を加えて,Tools-Board-Boards ManagerからCH32 MCU EVT Boardsを選べば良い. AlexanderManderaさんの環境は,ch32funをベースにしたもののようで,同様に

https://alexandermandera.github.io/arduino-wch32v003/package_ch32v003_index.json

を追加してWCH Boardsをインストールすればよい. ちょっと変わったものとしては, ch32を載せたボード用にch32funをカスタマイズした UIAPduino もある.

安価に入手が可能なCH32V003F4P6をArduinoのWCH公式サポートを用いて使ってみたので,そのやり方を書いておく. Arduinoでのインストールの仕方はすでに説明した. プログラムについても,大した注意点は無いので,説明は割愛する. 問題なのが書き込み方法です. 書き込みにはWCH-LinkEを使いますが,Linuxからの使い方の情報が少なかったので,苦労した.

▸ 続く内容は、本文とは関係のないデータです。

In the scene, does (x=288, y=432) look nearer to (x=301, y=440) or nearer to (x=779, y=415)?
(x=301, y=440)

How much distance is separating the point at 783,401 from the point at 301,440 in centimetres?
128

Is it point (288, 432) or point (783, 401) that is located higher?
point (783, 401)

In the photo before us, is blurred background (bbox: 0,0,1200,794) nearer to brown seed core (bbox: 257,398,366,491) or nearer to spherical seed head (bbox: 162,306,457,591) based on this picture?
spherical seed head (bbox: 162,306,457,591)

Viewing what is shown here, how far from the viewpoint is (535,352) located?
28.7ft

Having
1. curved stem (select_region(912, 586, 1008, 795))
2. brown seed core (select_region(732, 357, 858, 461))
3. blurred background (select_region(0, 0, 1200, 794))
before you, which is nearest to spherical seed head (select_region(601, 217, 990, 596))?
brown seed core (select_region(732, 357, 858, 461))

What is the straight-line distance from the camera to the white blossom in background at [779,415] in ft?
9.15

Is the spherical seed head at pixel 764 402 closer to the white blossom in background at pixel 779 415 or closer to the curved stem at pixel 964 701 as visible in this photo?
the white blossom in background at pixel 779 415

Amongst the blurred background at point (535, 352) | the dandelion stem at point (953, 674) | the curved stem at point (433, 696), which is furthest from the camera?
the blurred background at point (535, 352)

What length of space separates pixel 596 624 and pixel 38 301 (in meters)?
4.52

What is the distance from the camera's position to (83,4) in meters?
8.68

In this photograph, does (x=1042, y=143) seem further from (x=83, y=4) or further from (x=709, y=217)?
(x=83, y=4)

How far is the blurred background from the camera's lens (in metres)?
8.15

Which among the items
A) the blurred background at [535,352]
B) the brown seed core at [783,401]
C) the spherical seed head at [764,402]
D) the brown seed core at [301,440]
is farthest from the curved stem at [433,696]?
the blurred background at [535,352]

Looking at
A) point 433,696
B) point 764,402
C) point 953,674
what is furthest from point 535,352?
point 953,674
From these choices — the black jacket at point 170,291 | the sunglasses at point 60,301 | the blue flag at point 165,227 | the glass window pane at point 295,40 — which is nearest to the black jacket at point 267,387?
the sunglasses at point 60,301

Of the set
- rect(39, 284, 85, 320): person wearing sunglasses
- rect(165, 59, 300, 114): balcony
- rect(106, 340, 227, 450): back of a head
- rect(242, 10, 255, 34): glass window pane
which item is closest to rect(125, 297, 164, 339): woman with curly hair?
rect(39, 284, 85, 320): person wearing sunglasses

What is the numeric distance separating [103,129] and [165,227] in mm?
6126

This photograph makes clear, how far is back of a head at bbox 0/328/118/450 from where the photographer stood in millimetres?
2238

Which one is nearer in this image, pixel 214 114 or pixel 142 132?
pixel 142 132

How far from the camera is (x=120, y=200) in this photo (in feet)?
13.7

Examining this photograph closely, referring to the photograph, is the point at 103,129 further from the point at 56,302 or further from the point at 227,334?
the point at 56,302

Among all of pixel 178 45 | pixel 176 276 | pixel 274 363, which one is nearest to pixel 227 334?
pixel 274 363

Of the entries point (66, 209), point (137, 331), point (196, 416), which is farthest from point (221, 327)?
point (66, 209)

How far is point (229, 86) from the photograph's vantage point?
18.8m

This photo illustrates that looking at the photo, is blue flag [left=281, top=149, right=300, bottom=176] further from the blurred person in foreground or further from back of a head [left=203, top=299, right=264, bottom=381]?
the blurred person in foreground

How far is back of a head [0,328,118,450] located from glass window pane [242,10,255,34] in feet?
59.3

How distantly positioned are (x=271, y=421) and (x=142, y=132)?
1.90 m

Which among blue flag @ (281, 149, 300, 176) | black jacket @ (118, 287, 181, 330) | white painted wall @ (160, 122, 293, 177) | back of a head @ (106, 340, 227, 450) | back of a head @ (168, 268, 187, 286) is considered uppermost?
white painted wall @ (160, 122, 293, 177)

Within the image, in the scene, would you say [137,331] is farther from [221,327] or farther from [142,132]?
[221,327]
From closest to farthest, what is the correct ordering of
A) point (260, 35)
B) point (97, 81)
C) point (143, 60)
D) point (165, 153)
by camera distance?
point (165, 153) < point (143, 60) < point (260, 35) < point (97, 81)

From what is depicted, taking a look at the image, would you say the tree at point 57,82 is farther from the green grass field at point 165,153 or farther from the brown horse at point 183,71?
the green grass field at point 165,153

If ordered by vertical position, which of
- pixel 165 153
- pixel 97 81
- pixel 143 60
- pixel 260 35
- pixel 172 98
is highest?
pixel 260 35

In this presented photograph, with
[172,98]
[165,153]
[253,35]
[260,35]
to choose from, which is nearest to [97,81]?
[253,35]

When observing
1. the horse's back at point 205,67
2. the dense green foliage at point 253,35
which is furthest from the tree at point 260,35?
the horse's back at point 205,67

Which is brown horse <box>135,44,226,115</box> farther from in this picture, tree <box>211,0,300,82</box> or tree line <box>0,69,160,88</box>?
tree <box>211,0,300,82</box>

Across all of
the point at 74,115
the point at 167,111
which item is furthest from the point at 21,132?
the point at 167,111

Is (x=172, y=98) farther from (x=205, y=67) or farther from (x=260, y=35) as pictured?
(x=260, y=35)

WCH-LinkEを使うためのツールも何種類か存在する. WCH社はWCHISPToolというツールを出しているが,Linuxでは使いにくいようだ. Arduinoの公式サポートにも,openocdという書き込みツールが付属していますが,そのインストールスクリプトを見たら,ライブラリを/usr/libに書き込むようだったので,アンインストールが面倒そうで,インストールを止めました. それ以外には,wlinkやminichlinkなどがある. 以下では,minichlinkをlinuxで使う方法の説明をする.

自分でコンパイルする場合には,以下のようにする.

wget https://github.com/cnlohr/ch32fun/archive/refs/heads/master.zip
unzip master.zip
cd ch32fun-master/minichlink
sudo aptitude install libudev-dev libusb-1.0-0-dev
make
sudo cp 99-minichlink.rules /etc/udev/rules.d/
sudo udevadm control --reload
sudo udevadm trigger

binaryを使う場合には,ここから自分の環境にあったものを取って来る. そして,実行可能権限を与える.

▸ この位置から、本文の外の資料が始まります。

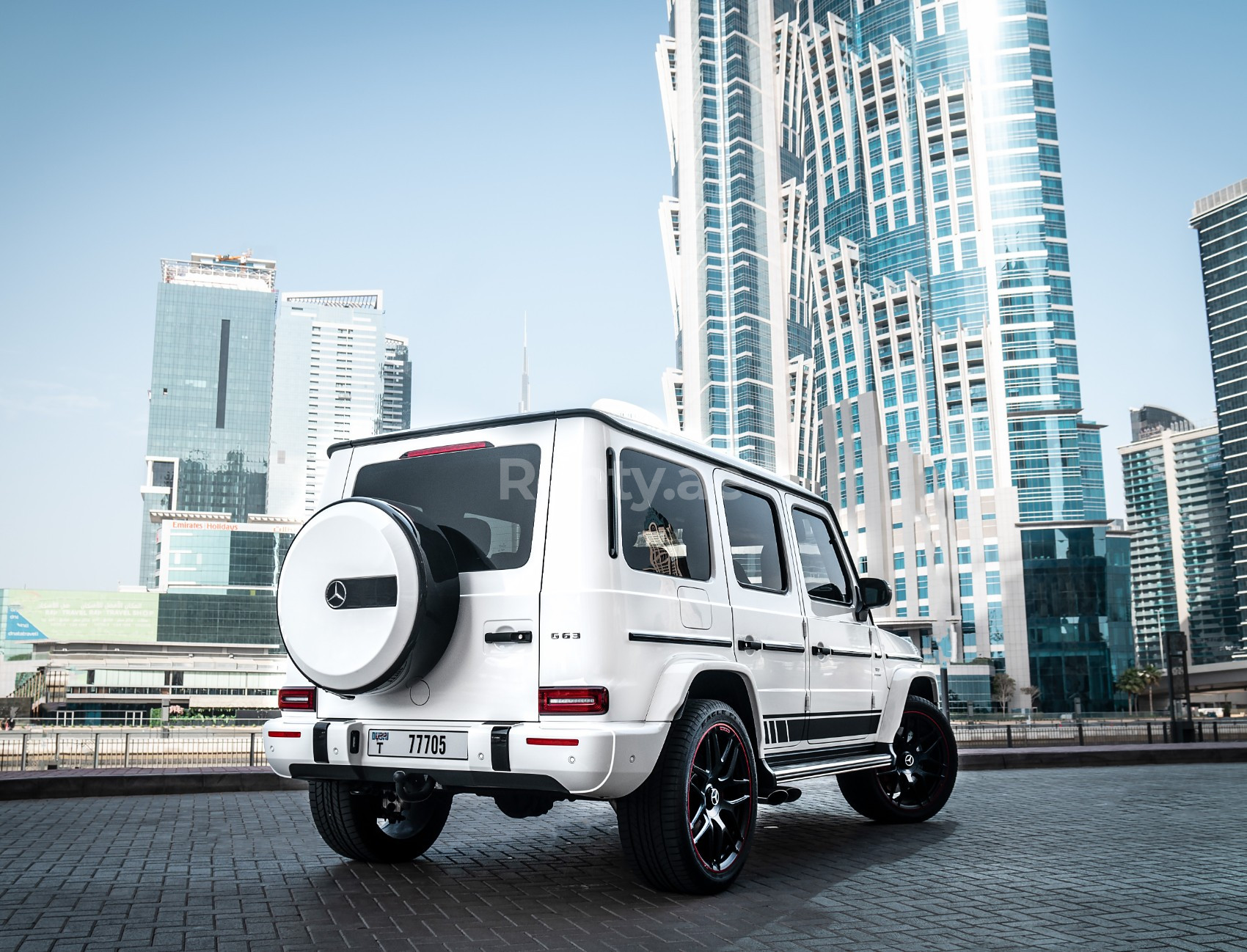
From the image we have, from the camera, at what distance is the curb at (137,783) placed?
377 inches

chmod u+x minichlink_linux_amd64

WCH-LinkEには3つのmodeがある. USBに挿した時に青いLEDが光っていたらARM modeで,最初はこの状態です. 青いLEDが点滅していたらIAP modeで,これはfirmwareをupdateするときにしか使いません. 青いLEDが消えていたらRISC-V modeで,minichlinkはこの状態で使うことができる. 古いminichlinkは,使う前にModeSボタンを押してUSBに挿すことによって,RISC-V modeに変更する必要があったが,最新のものでは,自動的にこのmodeに変更してくれるようになっている. 私はそれを知らずに,ModeSボタンを押ために,ケースにドリルで穴をあけてしまった. 20pinのch32v003F4P6とWCH-LinkEのpinは,7をGND,9を3.3V,18をSWDIOに繋いだら,準備完了です. コマンドラインからminichlinkを実行して,うまく接続されているかを確認しましょう.

sudo ./minichlink_linux_amd64

私の場合には,圧着コネクタを使っていたら,一つの端子がうまく接触していなくて,エラーが出ていて,それを発見するのに時間を要した. udevの設定をしていれば,sudoは不要です.

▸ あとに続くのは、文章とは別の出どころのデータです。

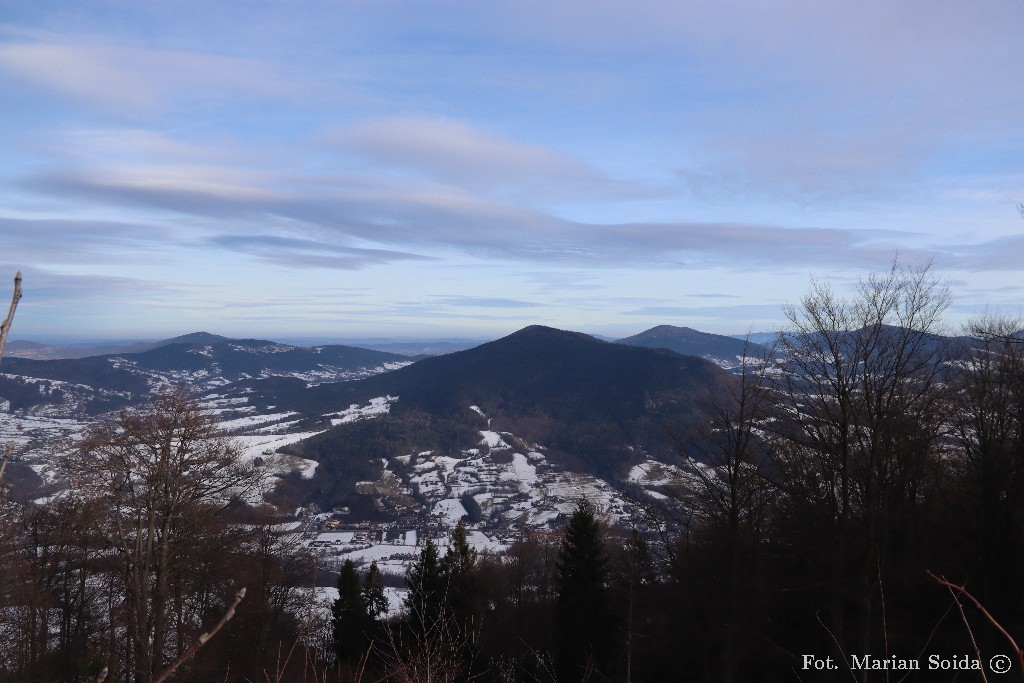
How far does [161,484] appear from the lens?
38.4ft

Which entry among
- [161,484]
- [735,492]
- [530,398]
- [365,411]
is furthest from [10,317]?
[530,398]

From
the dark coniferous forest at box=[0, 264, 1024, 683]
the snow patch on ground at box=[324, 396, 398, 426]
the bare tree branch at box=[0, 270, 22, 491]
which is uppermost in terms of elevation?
the bare tree branch at box=[0, 270, 22, 491]

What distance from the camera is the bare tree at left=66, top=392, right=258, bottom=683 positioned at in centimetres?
1155

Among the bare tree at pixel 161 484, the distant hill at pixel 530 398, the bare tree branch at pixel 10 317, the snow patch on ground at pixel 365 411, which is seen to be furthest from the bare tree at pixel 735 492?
the snow patch on ground at pixel 365 411

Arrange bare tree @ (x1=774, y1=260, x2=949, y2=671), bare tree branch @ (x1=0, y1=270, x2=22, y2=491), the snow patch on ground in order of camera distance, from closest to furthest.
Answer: bare tree branch @ (x1=0, y1=270, x2=22, y2=491), bare tree @ (x1=774, y1=260, x2=949, y2=671), the snow patch on ground

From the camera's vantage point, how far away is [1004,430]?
14.8 meters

Arduinoでは,save compiled binaryとして,binaryをファイルとして書き出す. そして,それを書き込む.

sudo ./minichlink_linux_amd64 -w test.bin 0x08000000

ここで,最後に指定しているのはアドレスで,このICの場合にはそこに書き込むようです.

CH32V003F4P6は,安価な上にpin数も多き,5Vでも動くので,様々な用途に使うことができるだろう. 開発環境が発展途上のように感じられますが,今後はいろいろなところに使っていこうと思う.